24. Marilly e il Gabrielbondo
La casa di Demetra che era stata ricostruita dopo il piccolo incidente con l'ignuda statua di un imperatore leggermente egocentrico era più bella e più spaziosa della precedente. Ora i letti non erano più semplici cuccette ma veri e propri nidi decorati con fiori e erbe. Ogni lettino aveva la sua particolare caratteristica in profumo e colori.

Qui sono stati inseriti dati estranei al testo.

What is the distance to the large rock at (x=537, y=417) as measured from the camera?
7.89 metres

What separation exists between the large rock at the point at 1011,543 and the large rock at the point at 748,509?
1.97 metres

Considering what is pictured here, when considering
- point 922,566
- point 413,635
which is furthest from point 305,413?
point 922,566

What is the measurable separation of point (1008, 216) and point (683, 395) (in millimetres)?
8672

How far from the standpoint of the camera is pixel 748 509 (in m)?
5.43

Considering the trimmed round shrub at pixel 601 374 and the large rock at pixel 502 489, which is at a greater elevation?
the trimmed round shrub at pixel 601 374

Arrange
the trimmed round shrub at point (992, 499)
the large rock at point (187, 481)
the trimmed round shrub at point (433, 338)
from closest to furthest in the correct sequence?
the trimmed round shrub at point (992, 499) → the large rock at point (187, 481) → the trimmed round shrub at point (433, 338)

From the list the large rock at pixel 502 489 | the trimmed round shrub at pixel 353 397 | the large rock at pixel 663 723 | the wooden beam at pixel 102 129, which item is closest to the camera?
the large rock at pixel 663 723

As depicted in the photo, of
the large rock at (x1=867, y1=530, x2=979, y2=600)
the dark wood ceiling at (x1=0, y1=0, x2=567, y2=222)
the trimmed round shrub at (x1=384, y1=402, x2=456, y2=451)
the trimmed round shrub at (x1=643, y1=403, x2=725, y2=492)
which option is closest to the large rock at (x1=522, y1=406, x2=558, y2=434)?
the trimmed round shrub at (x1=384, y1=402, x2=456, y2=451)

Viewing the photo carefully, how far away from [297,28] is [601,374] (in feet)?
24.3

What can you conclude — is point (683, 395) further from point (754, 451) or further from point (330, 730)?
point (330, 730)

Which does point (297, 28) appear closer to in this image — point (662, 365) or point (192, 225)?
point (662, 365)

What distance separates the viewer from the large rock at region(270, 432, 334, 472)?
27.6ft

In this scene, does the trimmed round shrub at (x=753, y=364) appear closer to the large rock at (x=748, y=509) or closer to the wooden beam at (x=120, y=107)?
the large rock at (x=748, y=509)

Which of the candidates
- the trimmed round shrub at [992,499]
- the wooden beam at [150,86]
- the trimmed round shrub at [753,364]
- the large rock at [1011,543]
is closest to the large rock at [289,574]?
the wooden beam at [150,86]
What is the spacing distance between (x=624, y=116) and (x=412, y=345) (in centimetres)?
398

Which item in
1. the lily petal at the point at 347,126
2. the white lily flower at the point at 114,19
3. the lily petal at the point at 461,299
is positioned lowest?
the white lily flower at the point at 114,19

Quello di Marissa si trovava subito sotto la finestra sul retro ed era adornato da verbena e menta. Era un letto molto accogliente, con lenzuola fini rosa chiaro e un cuscino decorato a non-ti-scordar-di-me. Ma l'ambiente era grazioso tanto quanto la sua proprietaria appariva spenta. Marissa Beata Clarissa Alvarez sedeva a gambe incrociate tra le coltri ordinate, un piccolo diario e penna tra le mani, un collare morbido al collo e lo sguardo perso oltre il vetro, oltre la foresta, oltre l'oceano. Mai come allora le era mancata casa. Avrebbe tanto voluto trovarsi nella cameretta che condivideva con i suoi due indolenti gatti, pronta a sentire la gentile voce della sua matrigna chiamarla per la cena e il canticchiare stonato di suo padre al ritorno dal laboratorio di botanica dove lavorava. Non essere costretta a stare relegata in casa della madre che non aveva mai visto né conosciuto per paura degli insensibili che non vedevano l'ora di prendersela con lei. Helen, i suoi fratelli, Iris, i figli di Ermes e di Nike... non sopportava nessuno. Doveva convivere con Win e gli altri che non erano poi male, ma nemmeno interessati in modo speciale a lei. Winton quantomeno era premuroso, ma Marissa non si abbandonava facilmente a illusioni: Iris sarebbe sempre valsa più di lei ai suoi occhi.
Erano quasi tre giorni che non usciva. Aveva già perso la sua adorata lezione settimanale di ecologia, ma le veniva la nausea al pensiero di vedere i sorrisi divertiti di tutti i suoi nemici a causa di quello stupido incidente che le aveva lasciato un collarino canino addosso. La cosa che forse la infastidiva di più - e le mostrava in modo chiaro quanto poco valesse per gli altri - era che Gabriel, il putativo colpevole del suo colpo di frusta, non si era nemmeno curato di sapere come stesse. Sul suo diario, dove Memo segnava la maggior parte dei suoi dolori, aveva già scritto: se fosse stata Iris, sarebbe accorso. Ma io non sono Iris.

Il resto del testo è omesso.